-- Start of DOCUMENT SEGMENT --

Detecting Port of Singapore congestion with Sentinel-1 SAR
Singapore anchorage. Photo by Alexander K
This post is part of the Orbital Indicators series, where we turn satellite data into measurable signals of how the world is changing.
When I landed at Singapore the first time, the main thing I remember was seeing ships…so many ships both underway and anchored. I tried estimating how many there are but quickly gave up and concluded there’s over a hundred.
Port of Singapore is the second busiest port in the world after Shanghai, but the busiest global transshipment port. Economic and geopolitical events on the other side of the world can affect port operations weeks or months later. Conversely, what happens in Port of Singapore affects the rest of the world.
Today, I wanted to see whether Sentinel-1 SAR alone could detect congestion events in the Port of Singapore.
1. Building a counting engine
First, I needed a script that counts ships from a SAR image. Luckily, the ships in anchorage light up like a Christmas tree (see image below), which I took as an encouraging sign I don’t need sophisticated configuration or tuning to automatically count ships. Just press enter.
Sentinel-1 SAR Enhanced visual of Singapore anchorages.
Well, nothing is ever as advertised and three interconnected technical challenges emerged:
Under-counting ships massively, because our size-limit was too restrictive
Double-counting bright returns, as large ships created 2-3 distinct returns at bow, mid-ships and astern
Multiple small ships counted as one, as I tried to solve the second problem by smoothing
I replaced size-threshold with peak pixel identification to count the ships, then iterated the smoothing distance to connect multiple returns from one ship without merging adjacent ships.
As a result, the script gave me 200 ships. Some were still counted twice but there were around 200 in the image so 1-2% error margin was acceptable for this pass. See below how the script paints the ships in one of the iteration runs.
One iteration of the ship identification visualised still with many multi-return vessels present.
We could have also added a script that uses a terrain mask to easily focus only on water areas, but today it was easy to draw the anchorage area. To track ships in port, we would need to do that and build smarter crane vs. ship separation logics.

-- End of DOCUMENT SEGMENT --
-- Start of STORED DATA --

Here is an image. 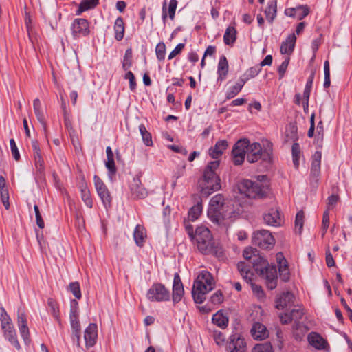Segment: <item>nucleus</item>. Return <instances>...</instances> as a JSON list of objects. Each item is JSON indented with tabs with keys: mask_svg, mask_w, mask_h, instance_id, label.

-- End of STORED DATA --

● TASKS
[a] For each of the following statements, determine whether it agrees with the Singapore port congestion article. Answer yes or no, and quote the deciding words of the article. (i) The Port of Singapore is the busiest port in the world overall. (ii) Peak pixel identification took the place of the size threshold for counting ships. (iii) A terrain mask was used to restrict the count to water areas.
[b] Reproduce the Singapore port congestion article verbatim, everything from "Detecting Port of" down to "Port of Singapore.".

● CORRECT ANSWERS
[a]
(i) No: "Port of Singapore is the second busiest port in the world after Shanghai"
(ii) Yes: "I replaced size-threshold with peak pixel identification to count the ships"
(iii) No: "We could have also added a script that uses a terrain mask to easily focus only on water areas, but today it was easy to draw the anchorage area"

[b]
Detecting Port of Singapore congestion with Sentinel-1 SAR
Singapore anchorage. Photo by Alexander K
This post is part of the Orbital Indicators series, where we turn satellite data into measurable signals of how the world is changing.
When I landed at Singapore the first time, the main thing I remember was seeing ships…so many ships both underway and anchored. I tried estimating how many there are but quickly gave up and concluded there’s over a hundred.
Port of Singapore is the second busiest port in the world after Shanghai, but the busiest global transshipment port. Economic and geopolitical events on the other side of the world can affect port operations weeks or months later. Conversely, what happens in Port of Singapore affects the rest of the world.
Today, I wanted to see whether Sentinel-1 SAR alone could detect congestion events in the Port of Singapore.